Copy every entry below exactly as it appears, leaving out the images.

*****

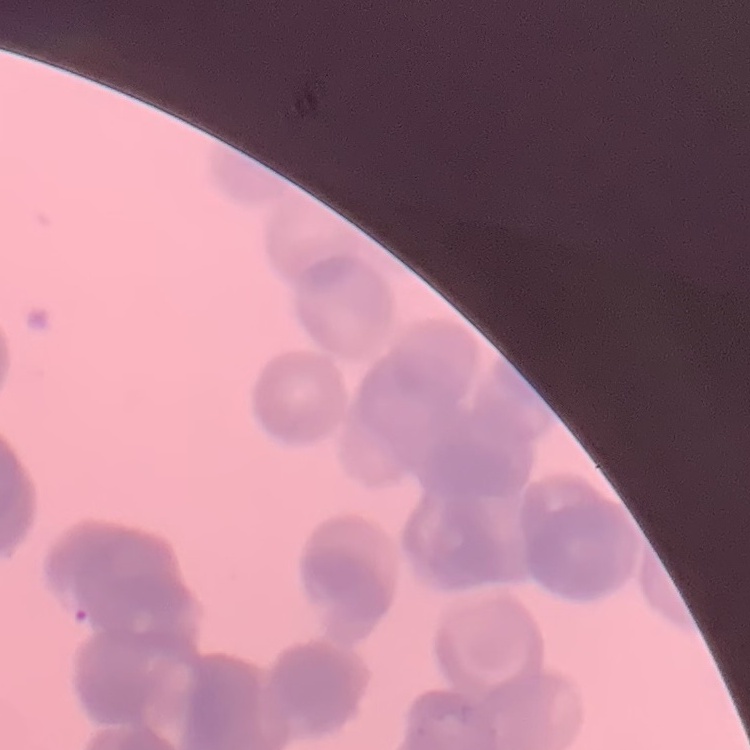
{
  "erythrocyte_morphology": "rouleaux formation",
  "stain": "Field's or Giemsa",
  "preparation": "thin peripheral smear",
  "image_type": "square crop of a larger photomicrograph"
}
Assess this cell for malaria.
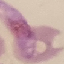

Parasitized.

Summary:
  - Stain: Giemsa
  - Preparation: thin blood smear
  - Image type: cell patch, automatically extracted from a larger field of view and resized to 64 × 64 pixels
  - Capture: smartphone camera at the microscope eyepiece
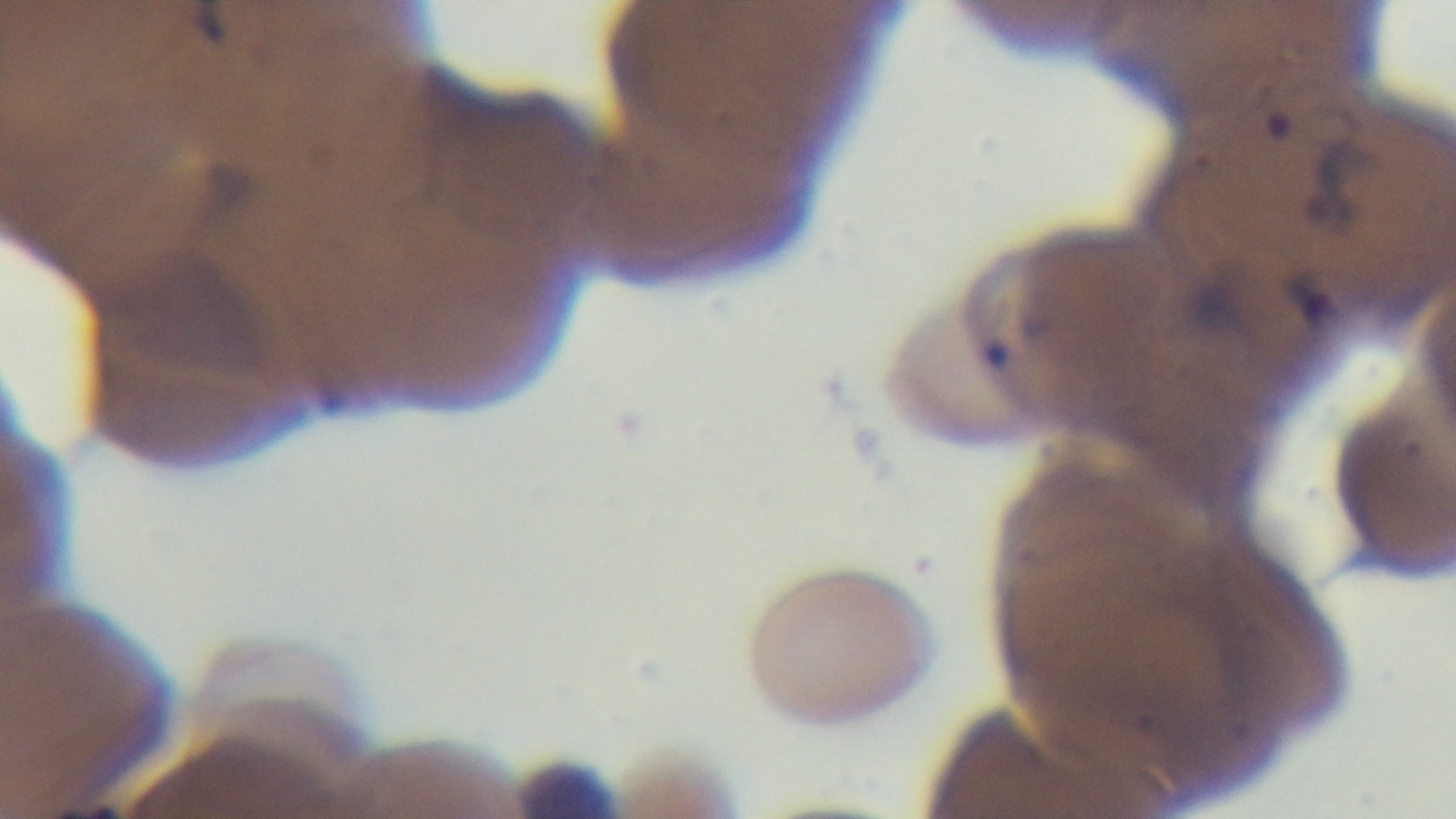
preparation = thin smear
stain = Giemsa
modality = light microscopy
malaria status = positive
objective = 100x oil immersion
capture = mounted 4K digital camera
field of view = single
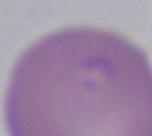

Summary:
  - Modality: photomicrograph
  - Identification: Babesia
  - Magnification: 1000x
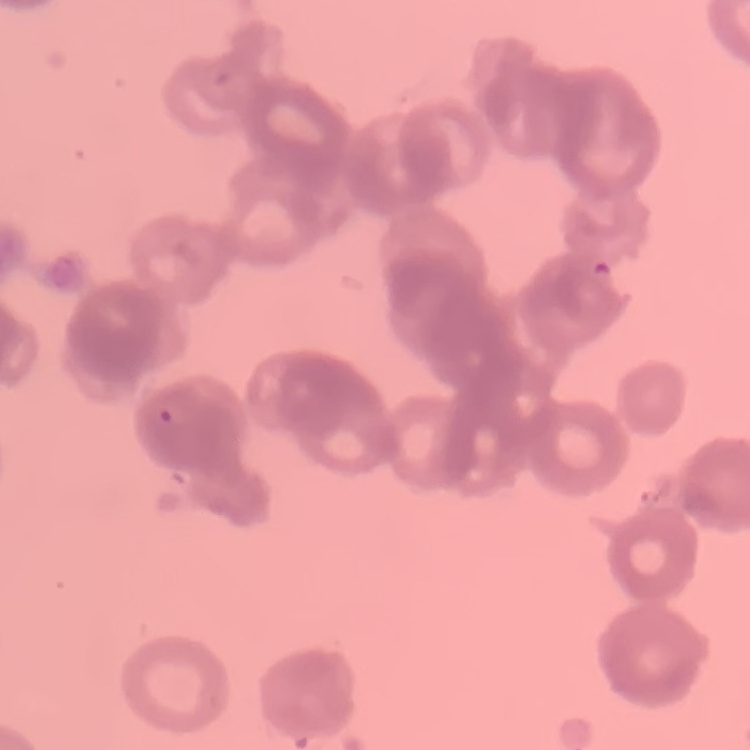

Summary:
  - Red blood cell morphology: rouleaux formation
  - Preparation: thin blood smear
  - Stain: Field's or Giemsa
  - Image type: one tile cut from a larger photomicrograph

*****

Answer to the exercise:
{
  "erythrocyte_morphology": "rouleaux formation",
  "stain": "Field's or Giemsa",
  "preparation": "thin peripheral smear",
  "image_type": "square crop of a larger photomicrograph"
}
Assess this cell for malaria.

Parasitized.

Summary:
  - Stain: Giemsa
  - Preparation: thin blood smear
  - Image type: cell patch, automatically extracted from a larger field of view and resized to 64 × 64 pixels
  - Capture: smartphone camera at the microscope eyepiece
preparation = thin smear
stain = Giemsa
modality = light microscopy
malaria status = positive
objective = 100x oil immersion
capture = mounted 4K digital camera
field of view = single

Summary:
  - Modality: photomicrograph
  - Identification: Babesia
  - Magnification: 1000x

Summary:
  - Red blood cell morphology: rouleaux formation
  - Preparation: thin blood smear
  - Stain: Field's or Giemsa
  - Image type: one tile cut from a larger photomicrograph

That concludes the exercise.